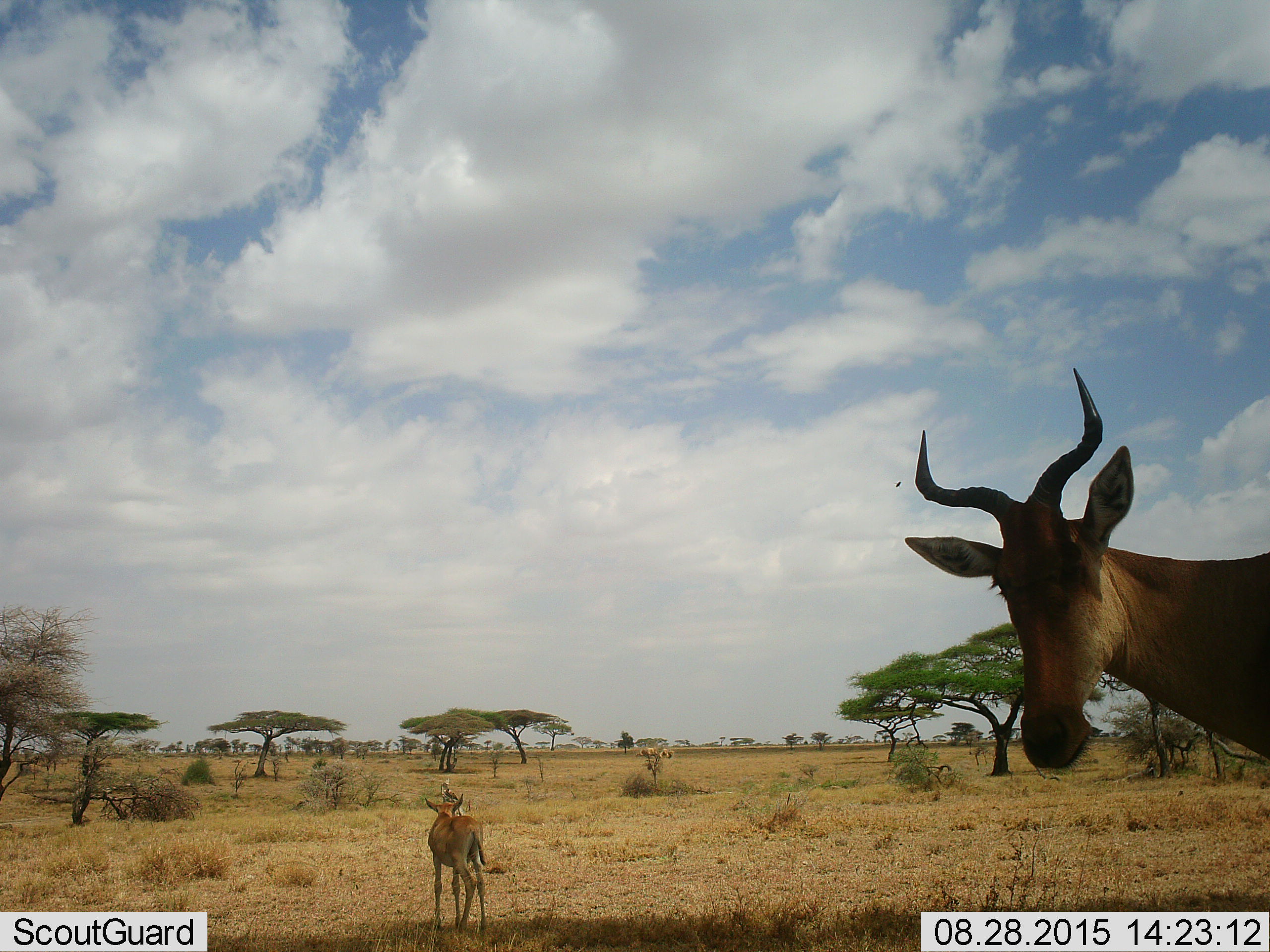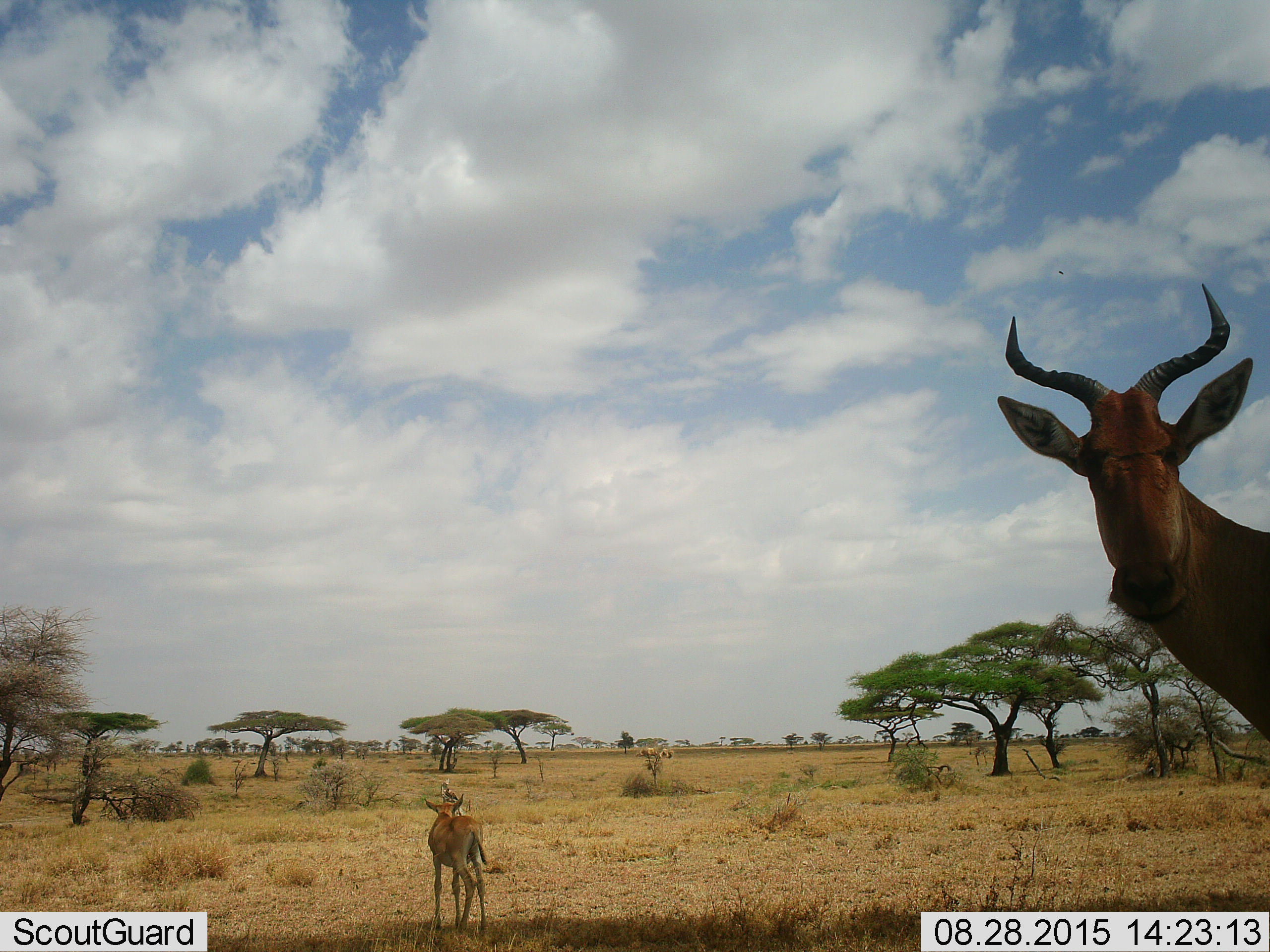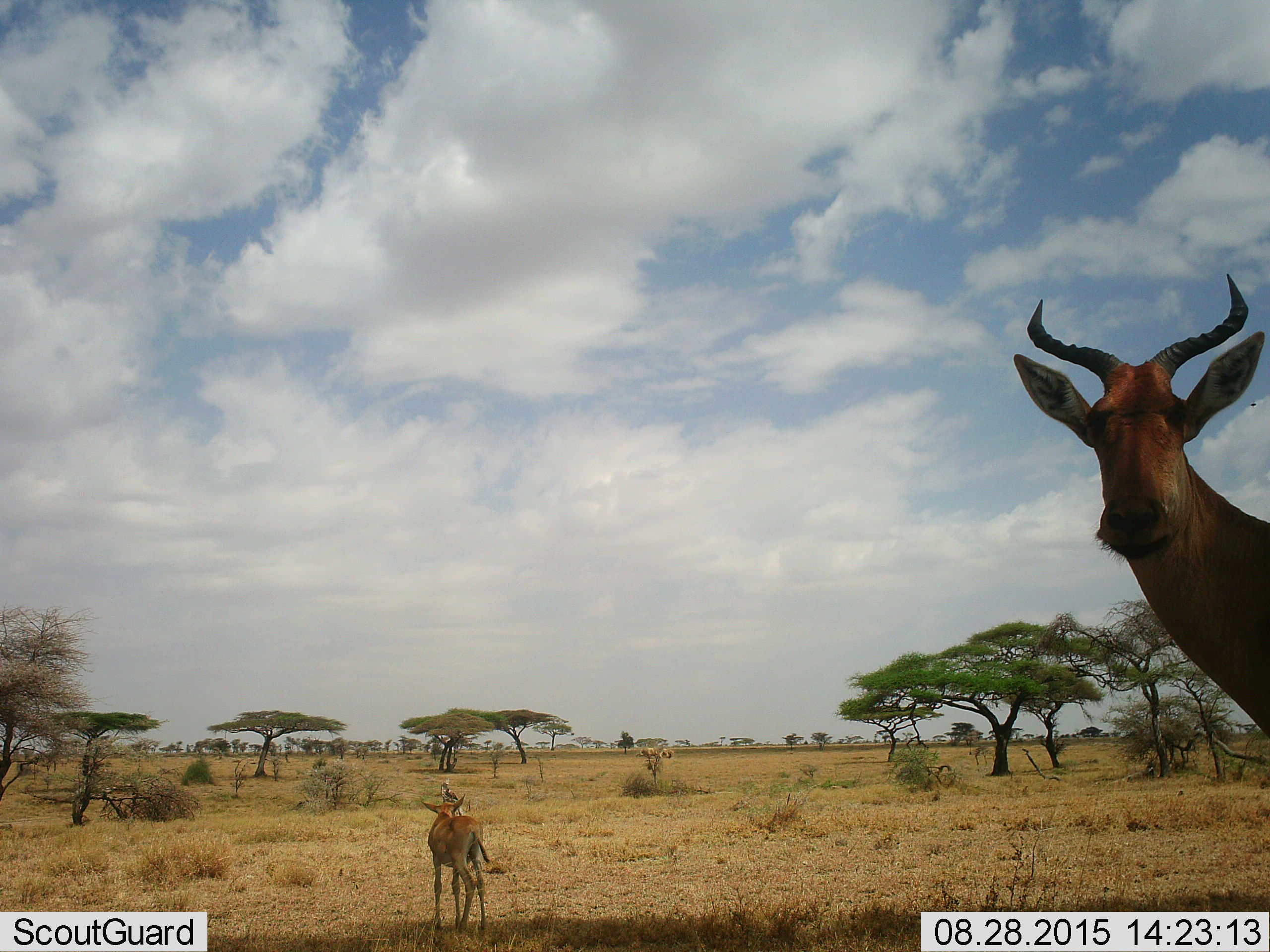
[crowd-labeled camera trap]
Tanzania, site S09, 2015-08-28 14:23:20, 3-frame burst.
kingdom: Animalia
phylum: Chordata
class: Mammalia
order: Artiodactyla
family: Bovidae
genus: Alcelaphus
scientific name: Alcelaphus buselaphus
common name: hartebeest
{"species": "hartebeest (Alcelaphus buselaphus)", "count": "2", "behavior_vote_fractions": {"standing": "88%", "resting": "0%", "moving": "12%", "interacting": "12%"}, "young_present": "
_ _ _ _ _
Write out the listing word for word, omitting the pictures it holds.

[crowd-labeled camera trap]
Tanzania, site S09, 2015-08-28 14:23:20, 3-frame burst.
kingdom: Animalia
phylum: Chordata
class: Mammalia
order: Artiodactyla
family: Bovidae
genus: Alcelaphus
scientific name: Alcelaphus buselaphus
common name: hartebeest
{"species": "hartebeest (Alcelaphus buselaphus)", "count": "2", "behavior_vote_fractions": {"standing": "88%", "resting": "0%", "moving": "12%", "interacting": "12%"}, "young_present": "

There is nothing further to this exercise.